In February 2026 OpenAI published Harness Engineering, a short post that gave a name to something many of us had been doing without one. The framing was simple:

Agent = Model + Harness

The model is the LLM doing the reasoning. The harness is everything else — tool management, retries, context windowing, sub-agent control, approval gates, the architectural constraints that keep an agent from drifting off the rails.

I have been building agentic systems in production for the last eighteen months. The pattern I keep seeing is that two teams using the same model will get wildly different results, and the difference is almost always the harness. This site is where I will write about that gap.

The argument in three pieces of evidence

LangChain ran an experiment where they held the model fixed (GPT-5.2-Codex) and only changed the surrounding scaffolding. Terminal Bench 2.0 went from 52.8% to 66.5% — a 13.7-point jump from harness changes alone. They were not picking a smarter model. They were giving the same model better tools, better feedback loops, and a pre-completion checklist that intercepted premature “I’m done” signals.

Manus, an agentic system that hit $100M ARR in eight months, was acquired by Meta in late 2025 for around two billion dollars. The team has said publicly they rewrote the harness five times in six months without changing the underlying model, and reliability climbed each time.

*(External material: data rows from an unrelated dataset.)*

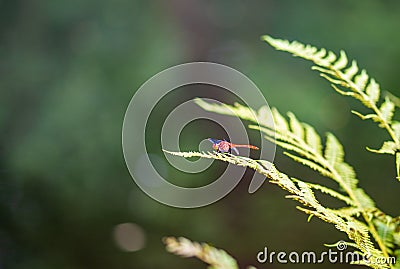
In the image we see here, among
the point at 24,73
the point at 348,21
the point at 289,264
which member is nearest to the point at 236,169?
the point at 289,264

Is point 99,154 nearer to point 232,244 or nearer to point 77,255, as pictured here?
point 77,255

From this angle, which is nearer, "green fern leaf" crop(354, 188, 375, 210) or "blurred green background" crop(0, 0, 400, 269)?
"green fern leaf" crop(354, 188, 375, 210)

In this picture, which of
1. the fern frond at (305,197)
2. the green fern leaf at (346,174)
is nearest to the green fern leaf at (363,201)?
the green fern leaf at (346,174)

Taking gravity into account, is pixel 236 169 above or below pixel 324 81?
below

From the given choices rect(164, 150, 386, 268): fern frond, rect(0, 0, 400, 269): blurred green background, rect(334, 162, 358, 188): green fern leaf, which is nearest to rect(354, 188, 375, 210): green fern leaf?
rect(334, 162, 358, 188): green fern leaf

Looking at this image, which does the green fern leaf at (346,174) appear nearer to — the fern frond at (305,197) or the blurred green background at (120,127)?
the fern frond at (305,197)

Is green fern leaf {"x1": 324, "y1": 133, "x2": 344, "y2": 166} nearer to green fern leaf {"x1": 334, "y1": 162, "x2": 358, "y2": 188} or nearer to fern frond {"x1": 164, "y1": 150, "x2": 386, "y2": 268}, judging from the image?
green fern leaf {"x1": 334, "y1": 162, "x2": 358, "y2": 188}

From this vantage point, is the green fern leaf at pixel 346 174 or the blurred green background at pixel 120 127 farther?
the blurred green background at pixel 120 127

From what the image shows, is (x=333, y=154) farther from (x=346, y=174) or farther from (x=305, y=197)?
(x=305, y=197)
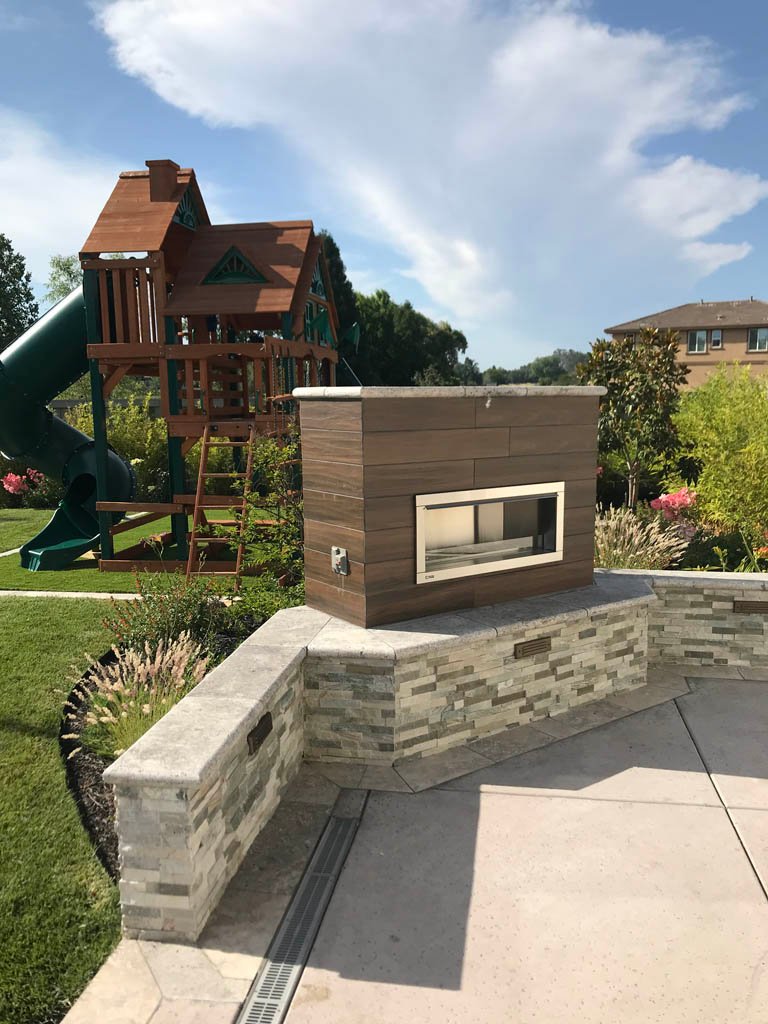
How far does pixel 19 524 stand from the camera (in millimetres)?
16531

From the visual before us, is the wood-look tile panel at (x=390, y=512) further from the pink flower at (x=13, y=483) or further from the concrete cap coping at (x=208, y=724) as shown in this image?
the pink flower at (x=13, y=483)

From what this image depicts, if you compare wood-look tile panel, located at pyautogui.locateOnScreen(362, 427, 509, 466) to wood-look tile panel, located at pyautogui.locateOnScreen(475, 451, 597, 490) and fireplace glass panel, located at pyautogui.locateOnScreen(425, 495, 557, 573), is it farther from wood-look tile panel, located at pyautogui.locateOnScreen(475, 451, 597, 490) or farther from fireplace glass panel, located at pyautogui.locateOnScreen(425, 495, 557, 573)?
fireplace glass panel, located at pyautogui.locateOnScreen(425, 495, 557, 573)

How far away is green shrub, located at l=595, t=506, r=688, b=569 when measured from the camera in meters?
9.22

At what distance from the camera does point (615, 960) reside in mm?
3457

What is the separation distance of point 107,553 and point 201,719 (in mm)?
8813

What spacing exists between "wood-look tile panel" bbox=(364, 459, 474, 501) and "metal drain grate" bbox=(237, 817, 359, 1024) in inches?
91.9

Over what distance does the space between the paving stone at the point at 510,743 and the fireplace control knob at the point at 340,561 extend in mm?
1656

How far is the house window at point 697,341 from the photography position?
50.7 meters

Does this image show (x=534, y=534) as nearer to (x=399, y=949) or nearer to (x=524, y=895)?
(x=524, y=895)

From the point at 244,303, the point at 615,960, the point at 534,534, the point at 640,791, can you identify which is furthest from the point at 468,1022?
the point at 244,303

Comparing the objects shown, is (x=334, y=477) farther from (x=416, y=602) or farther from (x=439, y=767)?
(x=439, y=767)

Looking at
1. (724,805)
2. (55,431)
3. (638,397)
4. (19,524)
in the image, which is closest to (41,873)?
(724,805)

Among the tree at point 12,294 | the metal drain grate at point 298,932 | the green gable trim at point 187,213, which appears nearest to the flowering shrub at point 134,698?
the metal drain grate at point 298,932

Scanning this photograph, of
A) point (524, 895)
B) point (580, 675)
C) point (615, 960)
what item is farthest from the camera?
point (580, 675)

Meta did not buy a model. They bought a wrapper.

OpenAI’s own internal Codex effort had three engineers ship roughly a million lines of production code over five months, more than fifteen hundred pull requests, with no hand-written code. Their post-mortem credits the harness — context engineering, architectural constraints, an entropy-management agent that prunes drift — not the model.

Three independent data points. Same conclusion: the model is necessary but the harness is what separates a demo from a production system.

What this site will cover

The plan is to write in two cadences:

Long-form posts (monthly, on /posts). Synthesis pieces. How a specific harness primitive works, why it works, where it breaks, what to use instead. The first ones I want to write are on Claude Code’s hook architecture, the dual-agent pattern Anthropic published in late 2025, and the failure modes I have run into when sub-agents are misused.

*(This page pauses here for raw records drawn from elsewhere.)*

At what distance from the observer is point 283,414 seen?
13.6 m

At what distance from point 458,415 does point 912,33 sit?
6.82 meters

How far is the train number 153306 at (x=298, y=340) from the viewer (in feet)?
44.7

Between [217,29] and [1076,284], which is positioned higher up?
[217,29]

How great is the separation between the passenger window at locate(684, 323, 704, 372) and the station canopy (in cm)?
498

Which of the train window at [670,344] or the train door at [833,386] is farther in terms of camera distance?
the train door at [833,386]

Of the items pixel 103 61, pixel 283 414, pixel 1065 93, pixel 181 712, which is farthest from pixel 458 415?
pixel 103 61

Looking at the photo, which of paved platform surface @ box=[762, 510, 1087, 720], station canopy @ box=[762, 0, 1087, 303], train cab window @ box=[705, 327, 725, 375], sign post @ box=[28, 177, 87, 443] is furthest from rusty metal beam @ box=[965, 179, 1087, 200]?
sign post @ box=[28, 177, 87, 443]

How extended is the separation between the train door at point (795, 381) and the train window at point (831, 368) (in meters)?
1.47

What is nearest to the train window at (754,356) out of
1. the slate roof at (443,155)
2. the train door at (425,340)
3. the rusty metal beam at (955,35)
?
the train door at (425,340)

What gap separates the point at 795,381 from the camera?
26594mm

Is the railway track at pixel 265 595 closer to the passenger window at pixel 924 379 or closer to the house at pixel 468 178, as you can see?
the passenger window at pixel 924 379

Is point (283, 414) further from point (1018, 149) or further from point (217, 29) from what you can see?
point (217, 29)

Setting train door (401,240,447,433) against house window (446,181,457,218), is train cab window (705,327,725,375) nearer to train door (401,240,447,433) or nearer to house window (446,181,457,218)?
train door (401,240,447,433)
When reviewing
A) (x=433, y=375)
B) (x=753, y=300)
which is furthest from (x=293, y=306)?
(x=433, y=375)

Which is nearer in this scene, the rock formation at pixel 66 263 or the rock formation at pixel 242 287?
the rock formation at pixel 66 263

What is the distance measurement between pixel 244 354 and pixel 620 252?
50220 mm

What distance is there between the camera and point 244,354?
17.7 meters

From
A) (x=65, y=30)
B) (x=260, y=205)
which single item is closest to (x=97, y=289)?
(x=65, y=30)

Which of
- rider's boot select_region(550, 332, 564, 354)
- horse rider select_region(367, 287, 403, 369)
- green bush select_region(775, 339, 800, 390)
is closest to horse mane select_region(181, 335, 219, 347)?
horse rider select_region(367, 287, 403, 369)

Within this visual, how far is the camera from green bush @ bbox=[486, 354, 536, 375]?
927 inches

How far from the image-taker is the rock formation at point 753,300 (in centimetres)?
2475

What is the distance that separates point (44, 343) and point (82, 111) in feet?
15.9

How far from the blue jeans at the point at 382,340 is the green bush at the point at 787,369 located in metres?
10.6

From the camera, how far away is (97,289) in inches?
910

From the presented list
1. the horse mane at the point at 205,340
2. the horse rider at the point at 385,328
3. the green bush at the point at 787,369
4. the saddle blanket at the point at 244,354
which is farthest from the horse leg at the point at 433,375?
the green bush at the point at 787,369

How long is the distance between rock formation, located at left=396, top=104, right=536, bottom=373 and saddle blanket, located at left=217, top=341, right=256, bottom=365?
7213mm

TIL (a few times a week, on /til). Short notes. A bug I hit, a behavior of an API I did not expect, a config that turned out to matter. Modeled on Simon Willison’s /til/, because the lab notebook is more useful when it is public.

If you care about getting agents to actually work in production — not just to demo well — this is for you.

What this site will not cover

Prompt engineering as a standalone topic. Chat UI design. Generic LLM benchmarks. AI hot takes. There is plenty of writing on those elsewhere; the bar for me adding to that pile is high.

I will probably get some of this wrong. The space is moving fast and parts of what I write here will look dated in a year. The bet is that the underlying engineering questions — how do you keep a long-running stochastic process on track, how do you observe it, how do you recover when it drifts — will keep mattering for longer than any specific model generation.